Implementation and Hedging

On execution, Sinclair distinguishes between good and bad hedging. Good hedging isolates the edge by removing unwanted exposures. Bad hedging attempts to reshape the return distribution simply to make it more emotionally comfortable, often destroying the original edge. Hedging for comfort, rather than survival, is a recurring mistake.

He emphasizes that profitable trading often involves providing a service others avoid, such as liquidity provision or selling insurance. Discomfort is not a bug of trading returns, it is the source of them.

Risk Management and Robustness

Risk management, according to Sinclair, should never be improvised. Decisions must be planned in advance, when emotions are calm. Simple, pre-committed rules outperform complex optimizations, especially for individual traders. Robustness matters more than optimality because markets constantly change.

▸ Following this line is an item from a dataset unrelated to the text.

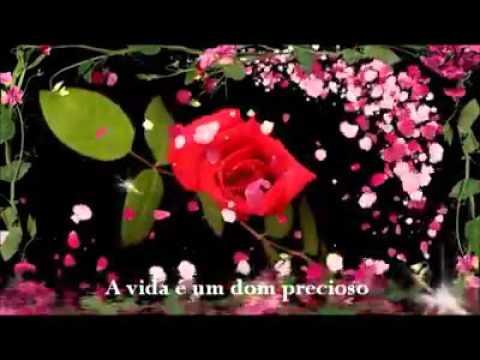 Bom Dia Mensagens Com Imagem De Flores Youtube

Overfitting risk management frameworks is just as dangerous as overfitting strategies.

He advocates for intuitive portfolio construction, grouping correlated exposures together, and sizing positions based on what allows a trader to sleep at night. If a position causes stress, it is too large.

Trading Psychology and Practical Tools

While skeptical of much of the trading psychology industry, Sinclair acknowledges psychology as a critical failure point when done poorly. Without edge and risk management, psychology is irrelevant. But poor psychology can easily sabotage good strategies.

He draws from cognitive behavioral therapy, emphasizing practical tools rather than abstract advice. Writing down emotional reactions, externalizing negative thoughts, and reframing events help traders recognize when they are catastrophizing. These techniques do not eliminate emotions, but they prevent emotions from dictating decisions.

Market Structure and Volatility

The discussion also touches on structural changes in markets, including the rise of the IBIT Bitcoin ETF and increasing concentration in major equity indices. Sinclair notes that such changes alter volatility dynamics and render long historical backtests less relevant. Markets evolve, and traders must adapt rather than assume the past cleanly maps onto the present.

In periods of extreme volatility, Sinclair views dislocations as opportunities rather than threats, provided risk has been managed in advance. The real danger is not losing money during volatility, but losing so much that one cannot trade when the best opportunities appear.

Key Takeaways / Conclusion

This episode highlights that successful trading is less about prediction or brilliance but about humility, preparation, and robustness. Real edge is small, messy, and rooted in human behavior, while long-term success comes from robust execution, simple risk management, and self-awareness. Discomfort is often the price of returns, not a flaw in the strategy.

As markets evolve, the core principles remain the same: isolate true edge, manage risk before stress arrives, and focus on staying in the game. Traders who prioritize robustness over perfection are best positioned to succeed over the long run.